エネ庁 支援強化など国主導で地熱導入加速
経産省エネ庁は来年度から、地熱発電の促進に向けた施策として、エネルギー・金属鉱物資源機構(JOGMEC)による支援体制を強化する。事業者が行う地表調査・坑井掘削調査は、特に地下リスクなどが高いため、助成金交付制度による支援を実施してきたが、従前より地元合意や許認可取得に時間を要するほか、近年では掘削費用の高騰などにより、十分な調査ができない状況も発生。そうした課題を踏まえて同庁は、支援拡充を図るため、来年度から同助成制度の枠組み・補助率を強化することを、このほど取りまとめた「地熱開発加速化パッケージ」に盛り込んだ。
具体的には、同制度における助成率の区分や率を再整理し、大規模案件を含めて広く案件組成を後押しする。地表調査については、高めの補助率を設定し、地域活性化の観点から、地元法人による開発案件は、補助率を引き上げる。掘削調査に対しては、自然公園における案件や地元法人による案件は、補助率を引き上げる。現在「原則6年、例外(延長)3年」としている助成期間は、事業化可能性判断までの支援を求める声を踏まえて、追加支援を実施。調査の進捗により、有望なポテンシャルが確認され、探査や開発ステージに進めるための追加調査が必要な案件には、さらなる支援を行う。近年の掘削費用の高騰や予算枠を踏まえて、今年度「1案件1本」としていた掘削本数に関しては、本数制限を撤廃することで事業の加速化を推進する。
地熱発電の導入量は現在、60万㎾に留まり、30年目標とする150万㎾の達成には、さらなる開発促進が必要な状況。そのため同庁は、現在調査段階の従来型地熱プロジェクト(計100万㎾弱)を着実に事業化につなげ、自然公園などのポテンシャルが高い有望地点の開発を推進すると共に、国内でまだ実装されていない次世代型地熱について、国内実証を通じた導入拡大を図る方針を提示。このうち従来型地熱については、今後を新たな「促進」フェーズと位置付けて、調査・開発中案件への支援強化を図る。

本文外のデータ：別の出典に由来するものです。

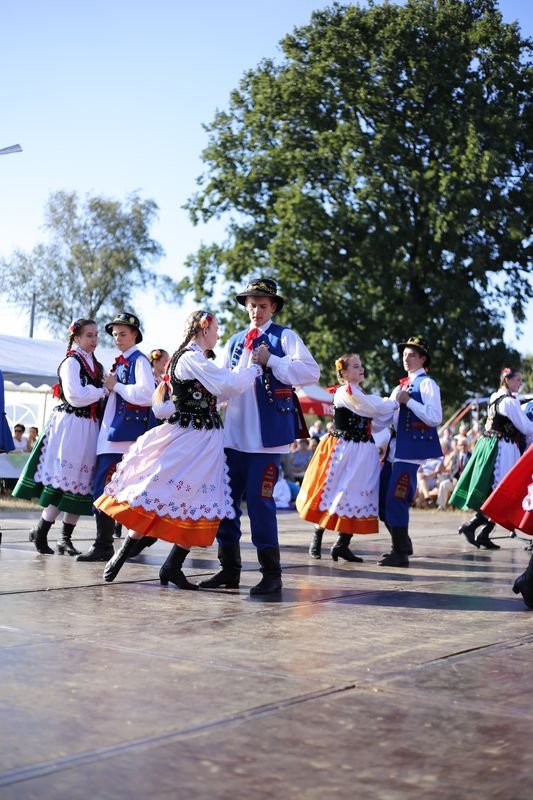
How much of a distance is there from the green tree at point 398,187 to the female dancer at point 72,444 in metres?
19.2

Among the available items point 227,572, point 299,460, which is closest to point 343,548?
point 227,572

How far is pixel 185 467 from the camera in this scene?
6.05 metres

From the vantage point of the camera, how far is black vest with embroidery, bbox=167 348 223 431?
6090mm

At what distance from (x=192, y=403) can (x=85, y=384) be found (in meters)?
2.26

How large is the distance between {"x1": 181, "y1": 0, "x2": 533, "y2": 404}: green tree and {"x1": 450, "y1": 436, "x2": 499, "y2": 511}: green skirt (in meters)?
16.0

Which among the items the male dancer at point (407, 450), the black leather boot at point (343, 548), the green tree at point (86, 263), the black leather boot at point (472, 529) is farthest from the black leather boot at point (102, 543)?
the green tree at point (86, 263)

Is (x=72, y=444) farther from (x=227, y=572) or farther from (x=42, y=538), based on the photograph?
(x=227, y=572)

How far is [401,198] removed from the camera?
27.6 metres

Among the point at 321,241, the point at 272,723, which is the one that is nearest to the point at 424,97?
the point at 321,241

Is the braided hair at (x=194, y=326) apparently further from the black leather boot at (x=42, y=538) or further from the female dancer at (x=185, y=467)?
the black leather boot at (x=42, y=538)

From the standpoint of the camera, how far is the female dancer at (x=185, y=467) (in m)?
5.98

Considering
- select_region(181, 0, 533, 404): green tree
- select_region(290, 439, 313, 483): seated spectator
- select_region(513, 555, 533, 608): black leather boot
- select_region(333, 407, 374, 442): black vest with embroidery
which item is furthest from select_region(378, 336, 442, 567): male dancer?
select_region(181, 0, 533, 404): green tree

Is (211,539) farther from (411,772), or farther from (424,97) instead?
(424,97)

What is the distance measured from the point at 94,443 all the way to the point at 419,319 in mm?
20043
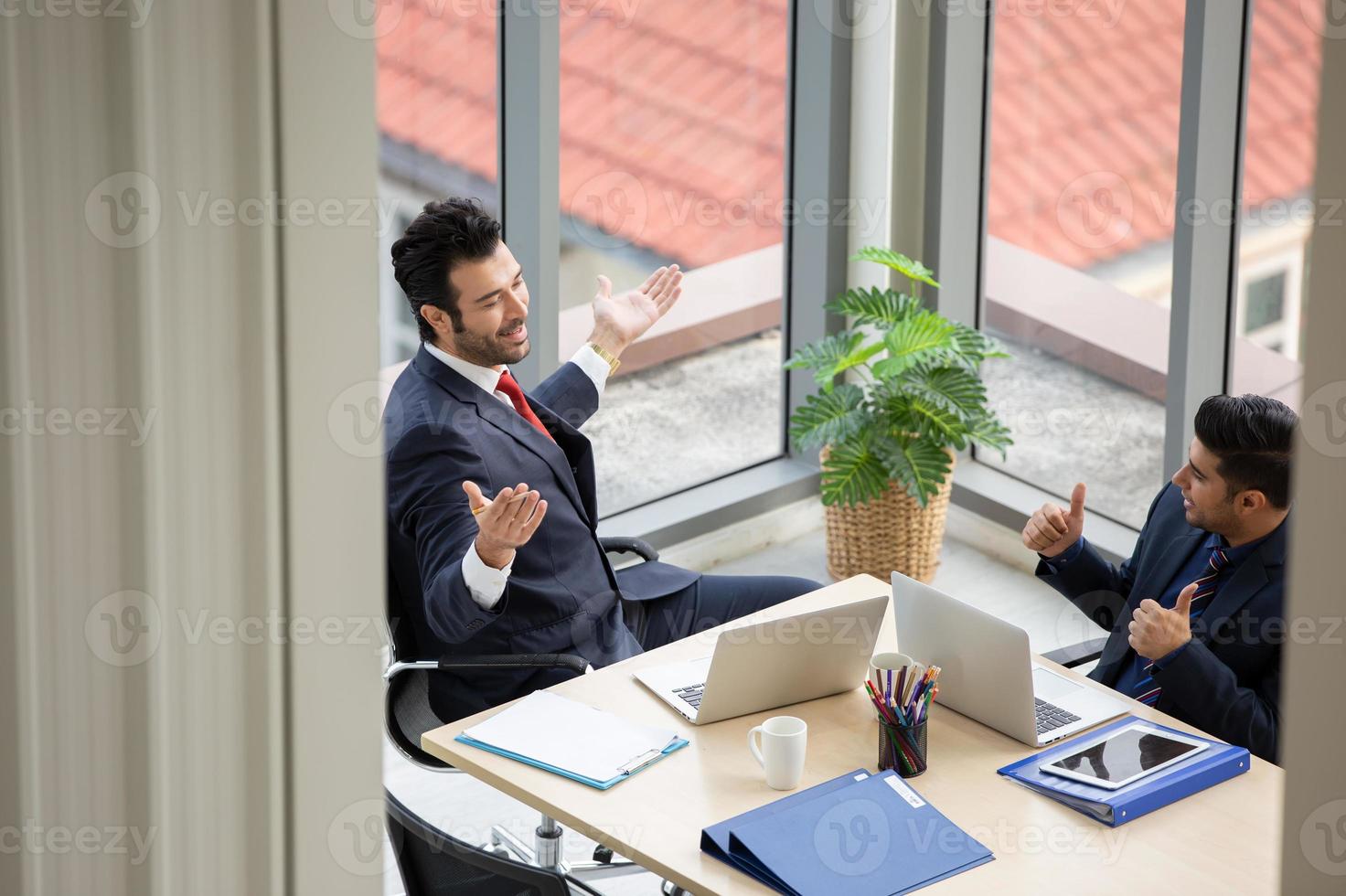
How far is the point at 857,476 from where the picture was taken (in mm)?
4492

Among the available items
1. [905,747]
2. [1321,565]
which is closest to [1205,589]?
[905,747]

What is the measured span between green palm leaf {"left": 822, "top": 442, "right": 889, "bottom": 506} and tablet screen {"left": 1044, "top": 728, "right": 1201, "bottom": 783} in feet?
6.94

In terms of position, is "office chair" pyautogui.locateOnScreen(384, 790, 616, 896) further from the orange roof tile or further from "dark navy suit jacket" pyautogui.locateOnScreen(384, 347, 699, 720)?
the orange roof tile

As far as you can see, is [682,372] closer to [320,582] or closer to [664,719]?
[664,719]

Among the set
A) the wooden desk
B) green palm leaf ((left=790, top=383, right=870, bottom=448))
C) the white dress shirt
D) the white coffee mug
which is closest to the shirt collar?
the white dress shirt

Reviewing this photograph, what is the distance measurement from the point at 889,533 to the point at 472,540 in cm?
218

助成拡充のほか、民間企業だけでは着手しにくい、地熱ポテンシャルが有望な、自然公園などの未開発エリアの開発促進に向けて、JOGMEC自らが対象地域で初期調査を実施し、民間企業の参入を支援する「地熱フロンティアプロジェクト」を開始する。今後、JOGMECが複数の地熱事業を同プロジェクトとして選定し、選定したプロジェクト地域において、先導的資源量調査を実施。市町村や都道府県、地元住民などへの説明を主導し、全面的に支援することで、早期の事業化につなげる。建設コスト高騰への対応や規制・許認可対応についても、関係省庁・事業者・自治体によるフォローアップ体制を確立して取り組みを進め、全国的な横展開に向けて実績を積み上げる考え。